- [GOALS]
1. Answer these questions using the thread on sticky frets, one line each, marked like the questions.
(a) What are the frets on the Carvin made of?
(b) Which fretboard wood is said to cause more drag?
(c) According to HaMMerHeD, what does a diligent company do when finishing a maple fretboard?
2. Repeat the part of the thread on sticky frets between "Maple fretboards are" and "crap on it.", inclusive.
3. For each statement below, say yes or no to whether it agrees with the thread on sticky frets, and quote the exact words from the thread that decide it.
(a) Alberto7 almost never touches the fretboard wood while playing.
(b) Ebony is said to cause more drag than rosewood.
(c) Every finish recedes from the metal of the frets.

* START SELECTED EXCERPT *

# What causes 'sticky' frets?



## Kodee_Kaos (Apr 17, 2011)

I notice on cheaper guitars especially, even when set up right, they do still feel 'sticky', as opposed to 'shreddable'. As if the frets are magnetic and holding the strings down. What makes a neck feel shreddable and responsive? What can one do to improve the feel of a fretboard?


----------



## 5656130 (Apr 17, 2011)

The only neck ive really felt that on is a maple fret board


----------



## Alberto7 (Apr 17, 2011)

Even though my Ibanez Gio is setup almost exactly as my Carvin (nearly flat neck, and about 1-1.2mm action and proper intonation), the Carvin just plays SO much nicer. I am guessing it all comes down to the frets. The Carvin has stainless steel frets which are just a dream to play on. If the frets are made of cheap alloys, then it'll collect dust more quickly, rust more quickly, and the fret's surface just won't be smooth, hence causing that "sticky" or "dragging" feeling.

In some people's opinions, the fretboard woods also make a difference. Ebony and maple are supposed to be really smooth-feeling and cause little drag, whereas rosewood is said to cause more drag, thus making bending and sliding harder.

In my opinion, however, woods only have an effect depending on your playing style. I, for one, almost never touch the fretboard wood when I play, and I really don't feel it whenever I do touch it. YMMV, however.


----------



## HaMMerHeD (Apr 17, 2011)

Maple fretboards are usually finished with the same finish that is applied to the rest of the neck. If the company is diligent, they will mask the frets off or finish the wood before fretting the neck. If not, they spray poly/oil/lacquer/etc. over the frets. In some cases, the finish will recede from the metal, but not all finishes do, and those that do won't necessarily always completely clear the fret. In these cases, the fret may feel sticky because there is crap on it.

* END SELECTED EXCERPT *
* START DATA SHOWN *

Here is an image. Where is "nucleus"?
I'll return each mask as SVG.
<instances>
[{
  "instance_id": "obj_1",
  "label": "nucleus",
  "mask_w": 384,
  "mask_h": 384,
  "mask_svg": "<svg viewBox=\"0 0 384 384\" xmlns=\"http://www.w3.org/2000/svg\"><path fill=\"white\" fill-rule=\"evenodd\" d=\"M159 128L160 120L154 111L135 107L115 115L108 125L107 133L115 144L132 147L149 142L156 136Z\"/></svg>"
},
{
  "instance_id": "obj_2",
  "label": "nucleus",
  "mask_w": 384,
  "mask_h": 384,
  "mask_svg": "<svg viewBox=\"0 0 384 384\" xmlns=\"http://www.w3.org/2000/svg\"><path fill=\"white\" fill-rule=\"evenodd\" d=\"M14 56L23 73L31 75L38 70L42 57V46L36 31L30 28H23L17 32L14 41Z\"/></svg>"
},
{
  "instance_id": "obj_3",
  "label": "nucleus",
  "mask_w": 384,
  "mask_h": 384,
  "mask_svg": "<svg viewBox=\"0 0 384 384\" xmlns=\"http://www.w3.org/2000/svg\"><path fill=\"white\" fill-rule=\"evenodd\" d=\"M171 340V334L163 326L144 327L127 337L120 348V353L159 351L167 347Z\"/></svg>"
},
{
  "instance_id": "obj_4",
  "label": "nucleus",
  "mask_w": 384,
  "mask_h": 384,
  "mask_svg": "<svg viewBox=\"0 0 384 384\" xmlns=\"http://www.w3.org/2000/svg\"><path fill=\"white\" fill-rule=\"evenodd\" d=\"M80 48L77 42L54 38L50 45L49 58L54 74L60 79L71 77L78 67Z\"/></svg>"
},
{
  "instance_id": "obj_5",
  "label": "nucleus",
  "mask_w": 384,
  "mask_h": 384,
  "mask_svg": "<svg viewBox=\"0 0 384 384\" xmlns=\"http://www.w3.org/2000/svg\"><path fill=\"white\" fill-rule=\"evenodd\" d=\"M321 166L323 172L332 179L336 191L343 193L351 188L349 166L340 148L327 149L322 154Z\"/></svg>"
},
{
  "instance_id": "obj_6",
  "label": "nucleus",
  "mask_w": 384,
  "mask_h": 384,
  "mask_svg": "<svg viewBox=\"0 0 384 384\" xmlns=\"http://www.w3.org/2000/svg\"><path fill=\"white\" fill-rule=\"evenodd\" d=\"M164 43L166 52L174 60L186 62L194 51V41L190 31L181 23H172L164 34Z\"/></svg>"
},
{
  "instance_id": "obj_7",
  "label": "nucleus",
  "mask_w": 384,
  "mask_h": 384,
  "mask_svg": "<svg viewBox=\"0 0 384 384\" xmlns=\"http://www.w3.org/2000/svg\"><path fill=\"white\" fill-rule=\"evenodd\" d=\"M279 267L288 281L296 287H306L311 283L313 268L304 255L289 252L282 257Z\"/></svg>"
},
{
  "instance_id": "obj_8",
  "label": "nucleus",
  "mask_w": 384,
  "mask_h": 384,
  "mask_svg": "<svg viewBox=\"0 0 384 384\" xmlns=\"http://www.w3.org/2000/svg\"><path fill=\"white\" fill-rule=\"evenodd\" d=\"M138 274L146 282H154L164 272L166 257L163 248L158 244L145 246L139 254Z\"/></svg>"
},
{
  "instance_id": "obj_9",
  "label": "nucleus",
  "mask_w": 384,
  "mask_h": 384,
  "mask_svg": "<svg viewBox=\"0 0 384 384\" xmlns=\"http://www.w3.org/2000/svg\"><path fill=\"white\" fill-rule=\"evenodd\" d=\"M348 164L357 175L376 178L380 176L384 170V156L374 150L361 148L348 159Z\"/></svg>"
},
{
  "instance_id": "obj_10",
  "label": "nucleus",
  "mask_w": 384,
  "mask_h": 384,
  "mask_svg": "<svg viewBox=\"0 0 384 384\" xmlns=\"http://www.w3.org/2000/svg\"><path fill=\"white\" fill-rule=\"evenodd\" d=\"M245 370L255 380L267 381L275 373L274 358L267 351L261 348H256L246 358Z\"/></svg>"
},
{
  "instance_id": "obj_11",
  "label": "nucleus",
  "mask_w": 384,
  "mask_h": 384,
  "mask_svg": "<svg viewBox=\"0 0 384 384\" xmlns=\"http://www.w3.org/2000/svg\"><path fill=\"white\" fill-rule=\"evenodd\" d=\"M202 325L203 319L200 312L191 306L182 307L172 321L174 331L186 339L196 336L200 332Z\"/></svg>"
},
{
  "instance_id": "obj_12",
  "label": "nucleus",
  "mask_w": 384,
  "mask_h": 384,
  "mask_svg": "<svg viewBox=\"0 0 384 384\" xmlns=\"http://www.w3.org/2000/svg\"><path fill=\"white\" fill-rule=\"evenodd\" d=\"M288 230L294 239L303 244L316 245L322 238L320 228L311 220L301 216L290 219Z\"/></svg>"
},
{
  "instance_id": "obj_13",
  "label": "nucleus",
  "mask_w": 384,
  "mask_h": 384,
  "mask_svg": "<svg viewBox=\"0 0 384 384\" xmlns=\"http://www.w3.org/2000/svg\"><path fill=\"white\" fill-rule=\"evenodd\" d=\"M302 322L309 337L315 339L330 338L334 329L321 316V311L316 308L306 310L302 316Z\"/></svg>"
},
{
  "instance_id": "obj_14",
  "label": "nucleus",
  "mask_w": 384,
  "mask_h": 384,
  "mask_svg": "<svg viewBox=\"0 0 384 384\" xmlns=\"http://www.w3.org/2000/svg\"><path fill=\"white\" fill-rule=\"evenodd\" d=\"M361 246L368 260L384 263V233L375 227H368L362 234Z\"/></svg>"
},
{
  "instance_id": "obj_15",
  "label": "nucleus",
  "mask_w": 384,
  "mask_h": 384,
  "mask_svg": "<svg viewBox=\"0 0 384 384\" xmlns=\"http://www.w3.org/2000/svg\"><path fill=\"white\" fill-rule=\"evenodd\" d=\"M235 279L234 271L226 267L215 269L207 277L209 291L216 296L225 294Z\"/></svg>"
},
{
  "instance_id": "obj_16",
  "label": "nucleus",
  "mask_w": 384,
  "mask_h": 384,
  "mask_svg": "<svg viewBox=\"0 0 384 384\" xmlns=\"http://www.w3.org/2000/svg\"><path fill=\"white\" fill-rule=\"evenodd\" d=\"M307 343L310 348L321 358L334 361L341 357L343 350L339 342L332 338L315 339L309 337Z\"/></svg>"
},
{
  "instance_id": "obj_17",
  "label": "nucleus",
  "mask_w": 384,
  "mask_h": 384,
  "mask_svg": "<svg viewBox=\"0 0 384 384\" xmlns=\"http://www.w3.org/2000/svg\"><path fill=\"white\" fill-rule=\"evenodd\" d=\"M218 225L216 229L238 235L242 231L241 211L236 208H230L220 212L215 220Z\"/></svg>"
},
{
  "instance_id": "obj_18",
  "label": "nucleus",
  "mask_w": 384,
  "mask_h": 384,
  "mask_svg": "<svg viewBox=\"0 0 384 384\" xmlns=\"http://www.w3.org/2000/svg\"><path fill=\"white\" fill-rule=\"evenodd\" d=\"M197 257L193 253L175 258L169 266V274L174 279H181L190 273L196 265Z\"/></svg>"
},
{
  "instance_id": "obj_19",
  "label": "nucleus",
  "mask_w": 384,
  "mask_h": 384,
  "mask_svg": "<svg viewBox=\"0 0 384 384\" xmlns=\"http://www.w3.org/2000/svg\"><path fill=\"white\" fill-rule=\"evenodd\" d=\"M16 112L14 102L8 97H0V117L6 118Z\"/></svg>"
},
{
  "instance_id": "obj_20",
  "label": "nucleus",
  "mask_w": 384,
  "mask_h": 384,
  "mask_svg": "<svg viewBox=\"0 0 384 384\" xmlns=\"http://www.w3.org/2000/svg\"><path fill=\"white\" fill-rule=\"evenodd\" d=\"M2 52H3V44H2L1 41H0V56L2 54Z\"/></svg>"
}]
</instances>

* END DATA SHOWN *
* START DATA SHOWN *

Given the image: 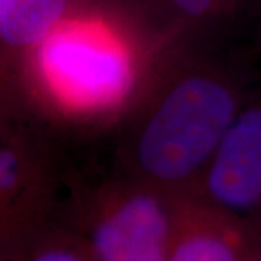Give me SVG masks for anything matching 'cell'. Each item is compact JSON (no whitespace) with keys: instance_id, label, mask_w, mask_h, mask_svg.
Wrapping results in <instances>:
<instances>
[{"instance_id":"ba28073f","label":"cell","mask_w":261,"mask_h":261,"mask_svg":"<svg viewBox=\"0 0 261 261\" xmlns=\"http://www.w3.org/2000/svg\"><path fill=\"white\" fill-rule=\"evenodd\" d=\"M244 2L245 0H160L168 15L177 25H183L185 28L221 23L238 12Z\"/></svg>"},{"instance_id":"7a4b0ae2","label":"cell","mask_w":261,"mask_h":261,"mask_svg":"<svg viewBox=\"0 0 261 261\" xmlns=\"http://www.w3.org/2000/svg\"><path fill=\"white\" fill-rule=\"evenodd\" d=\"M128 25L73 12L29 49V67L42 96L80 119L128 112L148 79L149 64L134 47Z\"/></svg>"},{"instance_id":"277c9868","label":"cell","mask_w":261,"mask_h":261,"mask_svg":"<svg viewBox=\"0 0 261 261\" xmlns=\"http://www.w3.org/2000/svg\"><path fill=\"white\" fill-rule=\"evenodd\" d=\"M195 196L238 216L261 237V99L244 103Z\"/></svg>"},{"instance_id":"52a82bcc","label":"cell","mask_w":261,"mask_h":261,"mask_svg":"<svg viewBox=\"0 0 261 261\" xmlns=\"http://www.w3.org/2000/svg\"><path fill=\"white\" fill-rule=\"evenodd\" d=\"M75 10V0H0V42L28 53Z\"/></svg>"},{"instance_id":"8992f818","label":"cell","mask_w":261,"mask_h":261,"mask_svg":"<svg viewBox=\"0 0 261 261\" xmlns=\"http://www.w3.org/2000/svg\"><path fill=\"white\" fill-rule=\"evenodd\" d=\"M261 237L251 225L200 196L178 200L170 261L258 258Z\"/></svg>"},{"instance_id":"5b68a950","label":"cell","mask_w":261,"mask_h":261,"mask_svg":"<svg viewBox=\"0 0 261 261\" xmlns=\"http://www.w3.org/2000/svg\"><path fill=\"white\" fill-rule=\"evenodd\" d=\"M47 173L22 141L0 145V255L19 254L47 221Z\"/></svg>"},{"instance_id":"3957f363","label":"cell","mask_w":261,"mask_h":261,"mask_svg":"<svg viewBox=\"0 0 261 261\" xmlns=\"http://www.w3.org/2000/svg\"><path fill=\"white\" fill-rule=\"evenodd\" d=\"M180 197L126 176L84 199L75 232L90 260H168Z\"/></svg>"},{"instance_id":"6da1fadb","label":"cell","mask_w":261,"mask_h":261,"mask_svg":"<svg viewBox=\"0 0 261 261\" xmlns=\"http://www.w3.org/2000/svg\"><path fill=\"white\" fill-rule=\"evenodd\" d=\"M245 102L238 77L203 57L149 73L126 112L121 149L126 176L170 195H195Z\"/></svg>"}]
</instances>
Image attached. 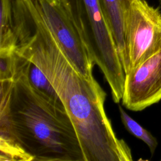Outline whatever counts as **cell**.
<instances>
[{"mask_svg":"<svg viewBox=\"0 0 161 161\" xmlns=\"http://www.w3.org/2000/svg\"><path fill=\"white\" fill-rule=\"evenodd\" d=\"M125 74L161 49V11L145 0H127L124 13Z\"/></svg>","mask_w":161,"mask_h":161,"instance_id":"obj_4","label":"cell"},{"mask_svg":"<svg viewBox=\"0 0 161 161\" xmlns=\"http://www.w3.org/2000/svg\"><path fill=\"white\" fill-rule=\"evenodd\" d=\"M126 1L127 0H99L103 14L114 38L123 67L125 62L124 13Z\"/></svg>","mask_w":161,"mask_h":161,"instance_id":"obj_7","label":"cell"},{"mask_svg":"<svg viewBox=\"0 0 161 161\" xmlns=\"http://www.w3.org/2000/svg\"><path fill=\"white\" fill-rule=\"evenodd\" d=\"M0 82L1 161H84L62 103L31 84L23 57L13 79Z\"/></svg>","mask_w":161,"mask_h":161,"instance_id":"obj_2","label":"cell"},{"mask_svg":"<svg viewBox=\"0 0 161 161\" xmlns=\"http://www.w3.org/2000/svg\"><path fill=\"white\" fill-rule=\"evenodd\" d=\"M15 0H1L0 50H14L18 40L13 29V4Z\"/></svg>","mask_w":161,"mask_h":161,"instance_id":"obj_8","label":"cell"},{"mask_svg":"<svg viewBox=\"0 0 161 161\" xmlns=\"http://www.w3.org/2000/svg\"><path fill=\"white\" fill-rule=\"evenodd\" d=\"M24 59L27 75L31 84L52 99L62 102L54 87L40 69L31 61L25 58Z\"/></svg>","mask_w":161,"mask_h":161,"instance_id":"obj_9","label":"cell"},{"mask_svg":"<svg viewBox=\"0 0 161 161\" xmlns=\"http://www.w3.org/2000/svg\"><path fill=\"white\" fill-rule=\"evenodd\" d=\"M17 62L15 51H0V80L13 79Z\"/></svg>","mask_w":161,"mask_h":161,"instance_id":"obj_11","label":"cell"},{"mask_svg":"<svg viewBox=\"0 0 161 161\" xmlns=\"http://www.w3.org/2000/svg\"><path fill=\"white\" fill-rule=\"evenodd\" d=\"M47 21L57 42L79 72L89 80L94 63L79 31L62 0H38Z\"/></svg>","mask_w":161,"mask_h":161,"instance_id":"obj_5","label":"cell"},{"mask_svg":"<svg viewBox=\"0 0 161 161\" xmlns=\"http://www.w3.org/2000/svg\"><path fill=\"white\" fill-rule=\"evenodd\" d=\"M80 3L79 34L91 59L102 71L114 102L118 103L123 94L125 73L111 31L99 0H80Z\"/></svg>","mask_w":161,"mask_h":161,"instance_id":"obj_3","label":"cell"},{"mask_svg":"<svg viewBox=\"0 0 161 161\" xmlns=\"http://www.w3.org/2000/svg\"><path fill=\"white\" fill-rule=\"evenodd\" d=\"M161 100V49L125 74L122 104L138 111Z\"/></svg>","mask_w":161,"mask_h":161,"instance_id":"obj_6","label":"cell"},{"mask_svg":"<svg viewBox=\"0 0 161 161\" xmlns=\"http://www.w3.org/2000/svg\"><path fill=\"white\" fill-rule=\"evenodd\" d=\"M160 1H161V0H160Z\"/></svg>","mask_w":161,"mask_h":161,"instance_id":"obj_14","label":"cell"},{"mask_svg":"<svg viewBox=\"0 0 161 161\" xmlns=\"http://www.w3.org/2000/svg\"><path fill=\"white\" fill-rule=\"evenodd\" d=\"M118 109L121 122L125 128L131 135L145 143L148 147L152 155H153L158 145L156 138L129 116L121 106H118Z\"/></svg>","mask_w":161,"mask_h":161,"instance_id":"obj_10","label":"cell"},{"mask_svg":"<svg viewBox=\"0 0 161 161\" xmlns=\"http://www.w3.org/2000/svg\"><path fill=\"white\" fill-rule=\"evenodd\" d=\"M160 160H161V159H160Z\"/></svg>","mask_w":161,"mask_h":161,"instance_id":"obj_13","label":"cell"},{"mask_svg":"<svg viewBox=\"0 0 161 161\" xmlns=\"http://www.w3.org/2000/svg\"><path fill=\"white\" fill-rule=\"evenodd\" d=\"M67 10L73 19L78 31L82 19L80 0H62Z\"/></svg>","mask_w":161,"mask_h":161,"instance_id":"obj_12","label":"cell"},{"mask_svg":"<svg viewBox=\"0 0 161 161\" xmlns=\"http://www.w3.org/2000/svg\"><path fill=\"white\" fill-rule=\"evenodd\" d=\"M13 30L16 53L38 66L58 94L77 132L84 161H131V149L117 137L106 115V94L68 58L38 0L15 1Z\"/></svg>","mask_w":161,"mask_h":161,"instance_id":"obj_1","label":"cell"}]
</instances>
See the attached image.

* END DATA SHOWN *
* START DATA SHOWN *

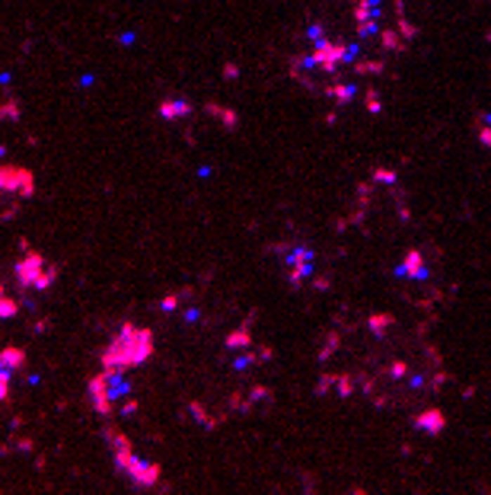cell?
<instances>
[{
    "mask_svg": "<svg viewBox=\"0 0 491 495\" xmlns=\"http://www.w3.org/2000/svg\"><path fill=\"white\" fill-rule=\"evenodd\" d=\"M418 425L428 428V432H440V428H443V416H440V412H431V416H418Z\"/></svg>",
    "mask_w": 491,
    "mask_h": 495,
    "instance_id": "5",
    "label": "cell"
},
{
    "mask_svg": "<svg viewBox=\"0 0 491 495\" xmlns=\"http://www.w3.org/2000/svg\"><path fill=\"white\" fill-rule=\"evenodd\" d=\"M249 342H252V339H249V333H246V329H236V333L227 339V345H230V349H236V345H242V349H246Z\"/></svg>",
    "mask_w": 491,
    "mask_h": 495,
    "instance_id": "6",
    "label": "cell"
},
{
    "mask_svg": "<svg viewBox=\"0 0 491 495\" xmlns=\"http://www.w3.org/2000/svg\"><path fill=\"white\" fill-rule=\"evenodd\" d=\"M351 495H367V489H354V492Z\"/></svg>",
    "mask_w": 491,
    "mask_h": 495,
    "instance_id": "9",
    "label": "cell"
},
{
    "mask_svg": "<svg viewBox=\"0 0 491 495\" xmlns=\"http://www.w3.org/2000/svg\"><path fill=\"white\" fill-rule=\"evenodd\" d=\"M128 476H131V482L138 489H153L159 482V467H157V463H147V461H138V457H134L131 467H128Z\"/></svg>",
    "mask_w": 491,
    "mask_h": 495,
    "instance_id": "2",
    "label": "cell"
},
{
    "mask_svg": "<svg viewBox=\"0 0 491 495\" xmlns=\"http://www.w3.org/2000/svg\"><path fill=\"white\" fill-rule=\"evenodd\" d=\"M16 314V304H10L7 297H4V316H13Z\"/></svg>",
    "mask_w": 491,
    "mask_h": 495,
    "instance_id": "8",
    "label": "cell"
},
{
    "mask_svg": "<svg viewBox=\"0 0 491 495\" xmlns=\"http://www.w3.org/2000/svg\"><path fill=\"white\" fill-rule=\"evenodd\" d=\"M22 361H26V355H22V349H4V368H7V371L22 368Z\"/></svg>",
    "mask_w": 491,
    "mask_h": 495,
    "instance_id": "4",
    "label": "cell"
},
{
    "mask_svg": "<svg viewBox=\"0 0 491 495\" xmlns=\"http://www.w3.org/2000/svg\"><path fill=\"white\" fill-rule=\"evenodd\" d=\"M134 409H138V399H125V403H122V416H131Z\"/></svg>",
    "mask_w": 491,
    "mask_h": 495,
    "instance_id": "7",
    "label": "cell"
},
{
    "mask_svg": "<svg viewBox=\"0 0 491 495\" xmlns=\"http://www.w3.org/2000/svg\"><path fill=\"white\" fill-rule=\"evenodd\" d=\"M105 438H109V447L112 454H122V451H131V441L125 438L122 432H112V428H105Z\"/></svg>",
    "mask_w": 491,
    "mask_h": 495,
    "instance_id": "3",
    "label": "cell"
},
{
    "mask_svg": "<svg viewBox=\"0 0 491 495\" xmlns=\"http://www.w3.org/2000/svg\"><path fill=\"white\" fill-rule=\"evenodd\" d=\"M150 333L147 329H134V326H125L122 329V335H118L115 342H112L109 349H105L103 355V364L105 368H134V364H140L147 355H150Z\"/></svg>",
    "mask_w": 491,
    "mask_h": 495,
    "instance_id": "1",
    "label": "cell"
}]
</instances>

* END DATA SHOWN *

- [RESPONSES BY TASK]
1.
(a) Stainless steel.
(b) Rosewood.
(c) It masks the frets off or finishes the wood before fretting the neck.

2.
Maple fretboards are usually finished with the same finish that is applied to the rest of the neck. If the company is diligent, they will mask the frets off or finish the wood before fretting the neck. If not, they spray poly/oil/lacquer/etc. over the frets. In some cases, the finish will recede from the metal, but not all finishes do, and those that do won't necessarily always completely clear the fret. In these cases, the fret may feel sticky because there is crap on it.

3.
(a) Yes: "I, for one, almost never touch the fretboard wood when I play"
(b) No: "Ebony and maple are supposed to be really smooth-feeling and cause little drag, whereas rosewood is said to cause more drag"
(c) No: "In some cases, the finish will recede from the metal, but not all finishes do"